By default, when a for loop traverses an array, the order is undefined, meaning that the awk implementation determines the order in which the array is traversed. This order is usually based on the internal implementation of arrays and will vary from one version of awk to the next.

Dudes… That is extremely uncool!

Suppose I have an array with the following values.

L[1]= 10
L[2]= 15
L[3]= 25
L[4]= 50

What do you think should happen if I do this?

for (i in L) print L[i]

I would (and did) guess that it would print "10, 15, 25, 50". But no. On some installations, it does this as I expected. But on some other particular machines, like my boss', it printed "50, 25, 15, 10". Wow. That is, in my opinion, very ugly.

Turns out that the fix is not too onerous. Either do the counting yourself with old C style for loops.

for (i=1;i<=length(L);i++) print L[i];

Or, and here’s where it gets freaky, add one of these before (not in the loop) the for/in statement.

PROCINFO["sorted_in"]="@ind_num_asc";
for (i in L) print L[i];

It turns out there are all kinds of ways to iterate through your arrays. The bug, in my opinion, was leaving the default behavior undefined. Just pick one! Oh well. Live and learn. Now that I understand what the problem was, I don’t feel like my demo today was an unlucky failure. It was an extremely lucky failure!
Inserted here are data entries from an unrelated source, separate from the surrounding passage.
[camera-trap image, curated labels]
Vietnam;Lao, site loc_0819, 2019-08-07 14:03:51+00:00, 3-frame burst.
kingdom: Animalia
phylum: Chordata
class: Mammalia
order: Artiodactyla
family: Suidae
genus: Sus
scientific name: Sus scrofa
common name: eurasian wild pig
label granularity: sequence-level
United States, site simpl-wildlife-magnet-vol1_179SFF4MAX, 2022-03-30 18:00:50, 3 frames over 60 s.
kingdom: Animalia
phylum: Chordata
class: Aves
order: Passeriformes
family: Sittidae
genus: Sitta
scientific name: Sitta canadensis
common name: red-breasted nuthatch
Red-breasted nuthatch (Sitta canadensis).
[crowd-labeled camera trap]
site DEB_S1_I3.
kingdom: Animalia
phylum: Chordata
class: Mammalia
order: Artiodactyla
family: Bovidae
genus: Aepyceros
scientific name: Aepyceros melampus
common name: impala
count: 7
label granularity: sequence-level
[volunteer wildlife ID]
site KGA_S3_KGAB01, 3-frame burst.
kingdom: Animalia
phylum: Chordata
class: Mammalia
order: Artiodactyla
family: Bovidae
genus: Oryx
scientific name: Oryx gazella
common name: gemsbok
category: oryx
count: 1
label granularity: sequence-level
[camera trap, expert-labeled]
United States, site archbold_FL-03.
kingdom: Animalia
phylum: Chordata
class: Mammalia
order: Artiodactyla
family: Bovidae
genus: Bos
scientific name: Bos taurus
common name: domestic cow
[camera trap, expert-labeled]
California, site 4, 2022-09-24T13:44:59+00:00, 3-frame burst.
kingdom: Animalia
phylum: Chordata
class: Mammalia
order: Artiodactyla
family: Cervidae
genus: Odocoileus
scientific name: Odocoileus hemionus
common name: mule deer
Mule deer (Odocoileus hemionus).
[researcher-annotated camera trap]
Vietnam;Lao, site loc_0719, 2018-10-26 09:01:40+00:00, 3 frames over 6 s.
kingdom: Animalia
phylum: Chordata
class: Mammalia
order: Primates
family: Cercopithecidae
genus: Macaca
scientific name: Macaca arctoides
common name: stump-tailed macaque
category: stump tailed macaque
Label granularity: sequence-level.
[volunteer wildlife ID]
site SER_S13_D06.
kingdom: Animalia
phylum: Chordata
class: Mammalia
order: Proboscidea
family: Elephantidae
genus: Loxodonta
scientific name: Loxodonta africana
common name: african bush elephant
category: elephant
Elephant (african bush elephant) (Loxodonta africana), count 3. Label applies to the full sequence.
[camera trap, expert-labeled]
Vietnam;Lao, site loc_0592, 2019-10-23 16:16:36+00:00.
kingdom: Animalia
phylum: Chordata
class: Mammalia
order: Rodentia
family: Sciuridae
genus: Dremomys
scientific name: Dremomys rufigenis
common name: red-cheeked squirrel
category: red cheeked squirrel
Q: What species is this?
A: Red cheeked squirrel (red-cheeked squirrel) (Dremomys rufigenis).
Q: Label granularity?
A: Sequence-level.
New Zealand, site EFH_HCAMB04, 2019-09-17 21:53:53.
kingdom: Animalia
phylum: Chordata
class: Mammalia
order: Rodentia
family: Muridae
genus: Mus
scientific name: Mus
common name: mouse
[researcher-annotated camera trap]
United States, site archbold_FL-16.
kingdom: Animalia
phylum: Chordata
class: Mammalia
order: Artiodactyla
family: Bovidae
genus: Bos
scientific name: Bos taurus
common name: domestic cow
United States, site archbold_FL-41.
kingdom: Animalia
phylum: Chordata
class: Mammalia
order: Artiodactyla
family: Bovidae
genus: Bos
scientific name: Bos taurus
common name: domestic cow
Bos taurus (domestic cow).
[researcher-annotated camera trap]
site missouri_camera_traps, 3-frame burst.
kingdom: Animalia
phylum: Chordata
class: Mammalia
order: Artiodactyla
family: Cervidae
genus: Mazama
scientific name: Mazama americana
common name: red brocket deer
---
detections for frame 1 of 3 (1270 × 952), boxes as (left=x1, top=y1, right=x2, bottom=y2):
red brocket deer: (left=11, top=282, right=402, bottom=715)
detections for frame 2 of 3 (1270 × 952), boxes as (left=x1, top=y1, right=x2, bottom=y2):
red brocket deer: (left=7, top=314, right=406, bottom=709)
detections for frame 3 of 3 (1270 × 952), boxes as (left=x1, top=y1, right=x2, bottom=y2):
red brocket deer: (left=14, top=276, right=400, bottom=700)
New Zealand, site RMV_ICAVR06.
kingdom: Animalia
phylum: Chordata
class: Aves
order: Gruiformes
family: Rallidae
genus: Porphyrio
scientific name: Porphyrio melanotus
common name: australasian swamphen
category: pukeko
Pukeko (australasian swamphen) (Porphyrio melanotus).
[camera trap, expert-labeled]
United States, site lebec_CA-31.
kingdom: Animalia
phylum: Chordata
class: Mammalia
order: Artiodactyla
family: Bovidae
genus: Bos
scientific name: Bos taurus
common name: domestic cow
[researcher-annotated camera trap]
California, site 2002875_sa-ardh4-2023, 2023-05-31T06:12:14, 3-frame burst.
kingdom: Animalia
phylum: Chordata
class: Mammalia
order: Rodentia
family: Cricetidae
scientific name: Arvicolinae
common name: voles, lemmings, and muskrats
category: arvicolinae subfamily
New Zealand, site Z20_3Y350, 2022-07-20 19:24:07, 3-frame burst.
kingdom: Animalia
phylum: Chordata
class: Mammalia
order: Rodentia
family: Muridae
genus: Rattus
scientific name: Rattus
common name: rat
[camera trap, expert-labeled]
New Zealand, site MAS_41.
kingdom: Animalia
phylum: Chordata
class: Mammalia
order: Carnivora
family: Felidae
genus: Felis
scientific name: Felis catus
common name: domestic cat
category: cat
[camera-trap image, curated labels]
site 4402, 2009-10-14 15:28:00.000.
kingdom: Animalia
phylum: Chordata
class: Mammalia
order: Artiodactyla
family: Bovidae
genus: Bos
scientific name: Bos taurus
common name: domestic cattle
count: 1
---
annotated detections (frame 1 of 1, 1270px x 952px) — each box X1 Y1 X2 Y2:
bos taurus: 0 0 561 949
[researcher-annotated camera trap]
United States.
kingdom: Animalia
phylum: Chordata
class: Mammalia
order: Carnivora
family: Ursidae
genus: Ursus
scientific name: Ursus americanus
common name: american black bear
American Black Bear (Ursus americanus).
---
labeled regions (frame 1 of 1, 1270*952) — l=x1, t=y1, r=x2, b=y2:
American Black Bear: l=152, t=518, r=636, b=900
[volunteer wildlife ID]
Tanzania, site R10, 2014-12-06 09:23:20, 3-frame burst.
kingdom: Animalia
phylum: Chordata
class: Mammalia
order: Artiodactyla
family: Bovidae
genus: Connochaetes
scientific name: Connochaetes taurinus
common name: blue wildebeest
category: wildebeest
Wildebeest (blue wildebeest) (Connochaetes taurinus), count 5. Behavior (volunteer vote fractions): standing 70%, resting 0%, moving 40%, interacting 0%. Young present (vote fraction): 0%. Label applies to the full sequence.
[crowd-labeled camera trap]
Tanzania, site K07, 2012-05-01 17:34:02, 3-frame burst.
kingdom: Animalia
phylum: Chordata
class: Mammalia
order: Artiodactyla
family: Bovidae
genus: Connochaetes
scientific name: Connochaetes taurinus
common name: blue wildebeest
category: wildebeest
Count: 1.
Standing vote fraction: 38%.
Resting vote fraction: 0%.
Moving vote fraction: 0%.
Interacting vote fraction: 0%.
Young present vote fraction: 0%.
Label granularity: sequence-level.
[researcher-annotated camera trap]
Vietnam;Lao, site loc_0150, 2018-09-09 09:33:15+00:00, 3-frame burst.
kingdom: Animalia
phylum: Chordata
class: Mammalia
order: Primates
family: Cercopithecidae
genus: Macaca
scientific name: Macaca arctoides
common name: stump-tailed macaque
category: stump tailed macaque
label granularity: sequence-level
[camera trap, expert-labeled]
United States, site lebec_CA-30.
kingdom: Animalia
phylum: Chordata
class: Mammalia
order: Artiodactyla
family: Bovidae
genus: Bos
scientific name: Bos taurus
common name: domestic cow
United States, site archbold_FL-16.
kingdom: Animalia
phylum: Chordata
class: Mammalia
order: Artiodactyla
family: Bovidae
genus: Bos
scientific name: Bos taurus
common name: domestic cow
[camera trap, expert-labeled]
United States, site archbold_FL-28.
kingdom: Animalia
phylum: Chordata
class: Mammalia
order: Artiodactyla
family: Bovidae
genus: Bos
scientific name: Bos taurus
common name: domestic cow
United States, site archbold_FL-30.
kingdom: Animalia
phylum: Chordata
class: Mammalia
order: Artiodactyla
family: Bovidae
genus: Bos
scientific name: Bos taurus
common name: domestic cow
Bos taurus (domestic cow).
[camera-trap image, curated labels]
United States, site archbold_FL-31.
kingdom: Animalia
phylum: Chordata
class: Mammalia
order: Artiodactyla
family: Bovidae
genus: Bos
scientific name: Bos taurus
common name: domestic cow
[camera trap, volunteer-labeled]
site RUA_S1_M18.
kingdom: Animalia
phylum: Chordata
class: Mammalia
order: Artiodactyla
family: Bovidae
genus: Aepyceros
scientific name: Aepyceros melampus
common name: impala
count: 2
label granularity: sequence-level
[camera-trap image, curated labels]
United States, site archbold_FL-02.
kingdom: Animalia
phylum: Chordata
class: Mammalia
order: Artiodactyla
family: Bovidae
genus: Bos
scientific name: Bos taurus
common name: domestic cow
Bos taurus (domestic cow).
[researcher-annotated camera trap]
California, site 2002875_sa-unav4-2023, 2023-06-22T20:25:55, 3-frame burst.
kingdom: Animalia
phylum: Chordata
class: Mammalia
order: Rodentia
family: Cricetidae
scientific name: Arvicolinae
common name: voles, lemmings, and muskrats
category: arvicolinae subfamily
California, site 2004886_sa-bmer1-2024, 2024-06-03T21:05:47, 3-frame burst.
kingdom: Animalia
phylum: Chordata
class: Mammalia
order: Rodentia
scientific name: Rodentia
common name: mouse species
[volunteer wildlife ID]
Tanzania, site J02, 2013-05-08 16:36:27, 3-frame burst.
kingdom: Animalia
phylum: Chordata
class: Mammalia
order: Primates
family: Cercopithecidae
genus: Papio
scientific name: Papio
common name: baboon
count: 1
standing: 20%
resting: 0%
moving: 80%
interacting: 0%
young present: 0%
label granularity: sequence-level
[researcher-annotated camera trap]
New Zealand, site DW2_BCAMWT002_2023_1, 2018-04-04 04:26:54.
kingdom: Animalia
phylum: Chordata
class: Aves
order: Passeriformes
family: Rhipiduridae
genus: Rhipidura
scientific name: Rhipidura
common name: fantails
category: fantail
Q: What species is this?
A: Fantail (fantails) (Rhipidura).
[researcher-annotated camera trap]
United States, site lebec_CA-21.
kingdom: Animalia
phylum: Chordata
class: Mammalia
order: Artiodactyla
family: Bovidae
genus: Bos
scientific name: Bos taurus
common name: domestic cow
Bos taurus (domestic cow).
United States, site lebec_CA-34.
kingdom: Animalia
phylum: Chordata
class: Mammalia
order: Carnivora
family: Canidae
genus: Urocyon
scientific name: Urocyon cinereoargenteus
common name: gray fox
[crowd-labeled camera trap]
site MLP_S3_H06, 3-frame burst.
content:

UPDATE: Double checking this on other computers, I notice that the PROCINFO["sorted_in"] setting does not always work! Compare the same command run on two different systems.

CentOS 7.2.1511 Machine
$ awk --version | head -n1
GNU Awk 4.0.2
$ seq 5 3 20 | awk '{L[NR]=$0}
> END{for(i in L)print i,L[i];print PROCINFO["sorted_in"]}'
4 14
5 17
6 20
1 5
2 8
3 11

$ seq 5 3 20 | awk '{L[NR]=$0}
> END{PROCINFO["sorted_in"]="@ind_str_asc";
> for(i in L)print i,L[i];print PROCINFO["sorted_in"]}'
1 5
2 8
3 11
4 14
5 17
6 20
@ind_str_asc
CentOS 6.7 Machine
$ awk --version | head -n1
GNU Awk 3.1.7
$ seq 5 3 20 | awk '{L[NR]=$0}
> END{for(i in L)print i,L[i];print PROCINFO["sorted_in"]}'
4 14
5 17
6 20
1 5
2 8
3 11

$ seq 5 3 20 | awk '{L[NR]=$0}
> END{PROCINFO["sorted_in"]="@ind_str_asc";
> for(i in L)print i,L[i];print PROCINFO["sorted_in"]}'
4 14
5 17
6 20
1 5
2 8
3 11
@ind_str_asc

The clear lesson here is do not use Awk’s for/in syntax! This is not Python!